* Given passage *
Most of us know how important it is to get in the right amount of protein after a training session to help with the recovery process. Recently however, it’s been shown how important the a pre-workout combination of protein and carbs is for fueling your workout and stimulating recovery. It’s been suggested that nutrient timing is less of a concern, and that it’s more important to keep your muscles sustained with glycogen while retaining muscle amino levels to keep the body in a state of muscle building to help avoid muscle catabolism or breakdown altogether. That means eating frequently throughout the day – every two to three hours – to help sustain and maintain your hard earned muscle! Here are five foods that will help make sure you’ve got enough energy in the tank to make it through the toughest of training sessions. - See more at: http://fitnessrxformen.com/nutrition/the-5-best-pre-workout-foods/#sthash.jXQNAigu.dpuf
The body needs both fast and slow-digesting carbohydrates to make it through workout. Fast carbohydrates are delivered and used up by the muscles quickly, while slower-digesting carbs help maintain energy levels longer. Bananas deliver both simple sugars and slow digesting fiber. One medium banana packs 27 g of carbs and 3.1 g of fiber! Bananas are also high in potassium, which is something the body tends to deplete through sweat and muscle metabolism during a workout. Potassium helps maintain muscle and nerve function, so getting in a banana pre-workout will help maintain energy levels but also help improve muscle function. Add a banana to a protein smoothie, or chop it up into some non-fat Greek yogurt or a bowl of oats.
Not just for your morning breakfast, this complex carbohydrate is slow-digesting and packed with fiber to provide long-lasting energy. Eating complex carbohydrates prior to your workout can help preserve muscle glycogen – which is the stored form of carbohydrate in the muscle. When muscle glycogen is retained, the muscles have more energy to power through longer workouts without falling short. One cup of oatmeal delivers 27 g of carbohydrates, 4 g of dietary fiber. The best thing about oatmeal – it can be eaten however you like it! Oatmeal can be eaten plain, added to a protein smoothie, or served up with your favorite fruit. It can also be added to pretty much any recipe from protein pancakes, to tuna cakes to meatloaf!
3. WHEY PROTEIN
Whey protein is a convenient supplement for helping you achieve your daily protein needs. Not only that, a scoop or two of whey before your workout can help ensure your muscle amino levels remain elevated during and after your workout. One study showed the consumption of 20 g of whey protein before exercise elevated muscular uptake of aminos by nearly 4.5 times over of pre-exercise resting levels during exercise, and didn’t return to baseline levels until three hours post-workout! Why is this important? Amino levels in the muscle are an indication of protein synthesis, or muscle building. When amino levels dip, this causes the muscle to shift from maintaining a positive state of muscle anabolism (building) to muscle catabolism (breakdown). In essence, the muscle starts to deplete itself for a source of fuel.

* What you will do *
1/ According to the passage on pre-workout foods, how many grams of carbohydrates does one medium banana contain?
2/ Decide whether each statement agrees with the passage on pre-workout foods, and quote the words that settle it: (a) One cup of oatmeal provides 4 g of dietary fiber. (b) Bananas are low in potassium. (c) Eating every two to three hours is recommended.
The listing has nothing to do with the passage on pre-workout foods.

(Stored entries)

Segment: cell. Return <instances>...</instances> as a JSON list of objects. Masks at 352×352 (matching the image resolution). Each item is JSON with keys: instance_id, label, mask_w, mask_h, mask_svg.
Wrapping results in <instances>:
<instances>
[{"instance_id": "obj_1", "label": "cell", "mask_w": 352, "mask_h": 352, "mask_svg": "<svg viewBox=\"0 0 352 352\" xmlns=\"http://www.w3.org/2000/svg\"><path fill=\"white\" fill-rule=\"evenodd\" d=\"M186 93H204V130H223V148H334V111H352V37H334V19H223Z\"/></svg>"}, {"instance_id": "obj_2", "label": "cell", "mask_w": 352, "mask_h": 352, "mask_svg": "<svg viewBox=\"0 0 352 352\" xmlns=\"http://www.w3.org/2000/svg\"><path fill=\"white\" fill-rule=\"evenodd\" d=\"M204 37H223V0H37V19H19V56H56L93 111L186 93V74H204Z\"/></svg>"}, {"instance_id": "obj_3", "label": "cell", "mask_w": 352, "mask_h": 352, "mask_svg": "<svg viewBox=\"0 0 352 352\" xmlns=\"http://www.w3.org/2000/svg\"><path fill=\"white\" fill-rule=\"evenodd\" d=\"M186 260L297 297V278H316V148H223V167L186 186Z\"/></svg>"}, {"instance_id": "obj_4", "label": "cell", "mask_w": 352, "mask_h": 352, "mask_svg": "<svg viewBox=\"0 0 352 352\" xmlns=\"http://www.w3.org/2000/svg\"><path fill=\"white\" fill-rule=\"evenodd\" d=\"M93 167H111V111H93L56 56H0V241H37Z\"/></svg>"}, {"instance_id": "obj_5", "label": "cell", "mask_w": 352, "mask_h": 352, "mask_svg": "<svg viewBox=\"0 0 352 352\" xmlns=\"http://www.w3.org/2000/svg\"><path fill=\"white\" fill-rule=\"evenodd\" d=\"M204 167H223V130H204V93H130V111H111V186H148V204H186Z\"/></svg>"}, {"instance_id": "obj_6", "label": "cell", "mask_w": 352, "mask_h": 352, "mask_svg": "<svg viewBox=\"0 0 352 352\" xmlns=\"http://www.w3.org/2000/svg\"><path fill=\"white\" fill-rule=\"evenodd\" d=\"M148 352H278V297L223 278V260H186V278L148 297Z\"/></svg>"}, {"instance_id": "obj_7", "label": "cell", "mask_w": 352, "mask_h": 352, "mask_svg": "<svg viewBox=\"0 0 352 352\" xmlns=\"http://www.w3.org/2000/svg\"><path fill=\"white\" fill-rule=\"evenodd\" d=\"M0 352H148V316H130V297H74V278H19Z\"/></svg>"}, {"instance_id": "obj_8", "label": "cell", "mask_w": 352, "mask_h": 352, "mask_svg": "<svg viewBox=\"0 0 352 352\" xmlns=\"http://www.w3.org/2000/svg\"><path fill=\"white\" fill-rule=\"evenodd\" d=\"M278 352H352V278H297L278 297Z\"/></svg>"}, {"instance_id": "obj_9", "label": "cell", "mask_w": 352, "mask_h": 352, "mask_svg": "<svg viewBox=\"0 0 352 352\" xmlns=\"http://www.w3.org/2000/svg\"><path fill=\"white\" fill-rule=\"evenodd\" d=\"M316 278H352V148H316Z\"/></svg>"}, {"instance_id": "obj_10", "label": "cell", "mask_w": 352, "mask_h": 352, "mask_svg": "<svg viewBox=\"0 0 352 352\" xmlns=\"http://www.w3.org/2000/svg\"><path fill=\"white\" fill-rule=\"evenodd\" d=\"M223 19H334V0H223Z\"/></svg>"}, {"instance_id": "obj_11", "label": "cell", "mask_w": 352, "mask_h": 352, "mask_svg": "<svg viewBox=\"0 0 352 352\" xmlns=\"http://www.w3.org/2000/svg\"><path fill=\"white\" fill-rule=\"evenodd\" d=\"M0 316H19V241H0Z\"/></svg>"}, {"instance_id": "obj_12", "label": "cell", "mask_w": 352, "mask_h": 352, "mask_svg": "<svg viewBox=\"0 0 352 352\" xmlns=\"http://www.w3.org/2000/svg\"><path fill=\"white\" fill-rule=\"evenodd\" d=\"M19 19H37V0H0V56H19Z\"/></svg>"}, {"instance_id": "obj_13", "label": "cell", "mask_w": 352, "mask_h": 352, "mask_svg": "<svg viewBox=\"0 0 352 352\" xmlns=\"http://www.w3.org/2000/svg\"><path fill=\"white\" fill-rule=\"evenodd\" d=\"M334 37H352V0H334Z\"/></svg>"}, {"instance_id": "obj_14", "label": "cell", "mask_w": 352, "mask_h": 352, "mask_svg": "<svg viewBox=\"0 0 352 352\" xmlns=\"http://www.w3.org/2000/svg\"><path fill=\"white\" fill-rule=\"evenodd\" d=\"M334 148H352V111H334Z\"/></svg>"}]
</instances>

* Results of the tasks *
1/ One medium banana contains 27 g of carbohydrates.

2/
(a) Yes: "One cup of oatmeal delivers 27 g of carbohydrates, 4 g of dietary fiber."
(b) No: "Bananas are also high in potassium"
(c) Yes: "That means eating frequently throughout the day – every two to three hours"